THERE'S nothing like adversity to bring out the best in people (or most, at least).

Living alone (in a block of 92 apartments) and three-weeks-away from becoming an octogenarian, I have already been contacted by a number of neighbours (all in their late 20s to early 30s) with whom I have had little more than a nodding acquaintance, who have given me their telephone numbers and insisted that they will be very happy to help with shopping, posting letters, picking up prescriptions, running errands and so on.

This kindness by people who are virtual strangers is extremely heartening – and only goes to prove the old adage that 'every cloud has a silver lining'.

It would be wonderful if, when the present global crisis is over, it leaves in its wake a kinder, gentler society – less obsessed with material things.

Forget the selfish, antisocial, greedy morons who are stripping shops bare of essential goods – they are far outnumbered by decent, caring folk, only too willing to go out of their way to help those who are the most vulnerable at this time.

My heartfelt thanks go out, not only to those good neighbours who have offered ME their help, but to all those others like them everywhere.


Norwich Avenue West, Bournemouth

Callous decision

ONE can make a strong case for maintaining that the Government’s decision to impose a strategy of ‘herd immunity' to combat the Covid-19/coronavirus represents one of the most callous, reckless and irresponsible mandates in British political history.

Why? Because successful implementation of the policy demands the sacrifice at a bare minimum of at least a million lives (i.e. mostly frail, elderly people, the two per cent of the total UK population thought to be most vulnerable to the disease) in order to have any hope of blunting the relentless recent spike in new cases.

Indeed, a cynic might well claim that the decision to proceed with HI is evidence of a dastardly secret plan cooked up by top civil servants and senior politicians to thereby achieve the savings so urgently needed to rescue the cash-starved NHS from total collapse.

What then, apart from its unethical motivation, is fundamentally wrong with the notion of HI?

First, the practical reality that not a single other nation, even the most authoritarian, has any intention of following our example in condemning so many of its own citizens to almost certain imminent mortality.

Second, the smug, cocksure insistence of the carefully selected band of public health officials and academics invited to promote HI that the ‘science’ behind this approach in combating Covid-19 is somehow unassailable. It isn’t.
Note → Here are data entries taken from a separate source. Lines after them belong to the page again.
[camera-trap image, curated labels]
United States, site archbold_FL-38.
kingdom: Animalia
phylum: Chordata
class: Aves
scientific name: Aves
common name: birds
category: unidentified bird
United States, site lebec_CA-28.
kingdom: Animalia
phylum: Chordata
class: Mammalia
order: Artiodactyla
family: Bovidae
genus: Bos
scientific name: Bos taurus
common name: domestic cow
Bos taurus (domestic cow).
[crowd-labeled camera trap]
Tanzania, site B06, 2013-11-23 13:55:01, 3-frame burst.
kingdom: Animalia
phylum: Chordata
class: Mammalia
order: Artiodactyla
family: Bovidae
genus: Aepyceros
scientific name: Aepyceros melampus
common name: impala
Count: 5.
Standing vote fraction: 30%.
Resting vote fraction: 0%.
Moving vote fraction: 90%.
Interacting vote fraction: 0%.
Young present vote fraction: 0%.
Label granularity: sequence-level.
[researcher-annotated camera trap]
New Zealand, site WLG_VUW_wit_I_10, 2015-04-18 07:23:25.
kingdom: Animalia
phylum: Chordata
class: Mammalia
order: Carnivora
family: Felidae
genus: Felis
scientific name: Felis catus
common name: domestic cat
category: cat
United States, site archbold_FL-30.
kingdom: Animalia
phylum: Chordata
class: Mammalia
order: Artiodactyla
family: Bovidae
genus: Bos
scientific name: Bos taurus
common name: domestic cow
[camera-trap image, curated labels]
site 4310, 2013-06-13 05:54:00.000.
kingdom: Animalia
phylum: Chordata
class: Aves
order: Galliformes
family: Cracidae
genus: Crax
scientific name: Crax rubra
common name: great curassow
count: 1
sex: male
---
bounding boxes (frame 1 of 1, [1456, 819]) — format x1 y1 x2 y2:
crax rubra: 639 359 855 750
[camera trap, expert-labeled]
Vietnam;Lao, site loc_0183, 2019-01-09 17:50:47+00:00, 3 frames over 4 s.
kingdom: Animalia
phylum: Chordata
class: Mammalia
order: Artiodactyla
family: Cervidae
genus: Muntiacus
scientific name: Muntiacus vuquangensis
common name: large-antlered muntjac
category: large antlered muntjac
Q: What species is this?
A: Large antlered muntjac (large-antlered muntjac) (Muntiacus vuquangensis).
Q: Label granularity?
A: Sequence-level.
Why? Because the scientific evidence they offer for the efficacy of HI and the ‘modelling’ they derive from such data is based almost entirely on historical patterns, on the way certain other viruses we have become familiar with (e.g. swine flu, avian flu, Ebola, SARS etc,) have behaved in the past.

But Covid-19, although sharing certain characteristics with other viruses, is a brand new phenomenon, as yet inadequately researched, poorly understood, and notably different in certain critical respects, especially the extraordinary ease and rapidity of its transmission.

How on earth then can we confidently predict what pattern it might follow and whether it can be tamed, at great cost of life, by HI?


Julyan Ave, Poole

No to touch screens

I WAS stunned on visiting Poole Hospital yesterday to find that they are still encouraging patients to use the touch screens to check in.

Clearly these screens will still be carrying germs and viruses from previous patients. No-one was cleaning them in between patients.

I saw these screens being used in the entrance lobby, in general outpatients and in oncology outpatients.

I am shocked that Poole Hospital is putting patients at risk in this way.

In Swanage our GP practice removed the touch screen days ago. Patients are asked to stand a safe distance from the reception desk.

I made sure to check in with a staff member at the relevant desk but few patients appeared to be doing this.


Salisbury Road, Swanage

Leave something for us

AS TWO OAPs in their nineties, my wife disabled, who have relied on online food shopping for a long time it is a problem to find that suddenly there are no delivery spots available, all taken up by panic buyers.

Whilst family are keen to help, the whole business of writing out lists is not easy. Surely there should be some provision for elderly regular online food shoppers?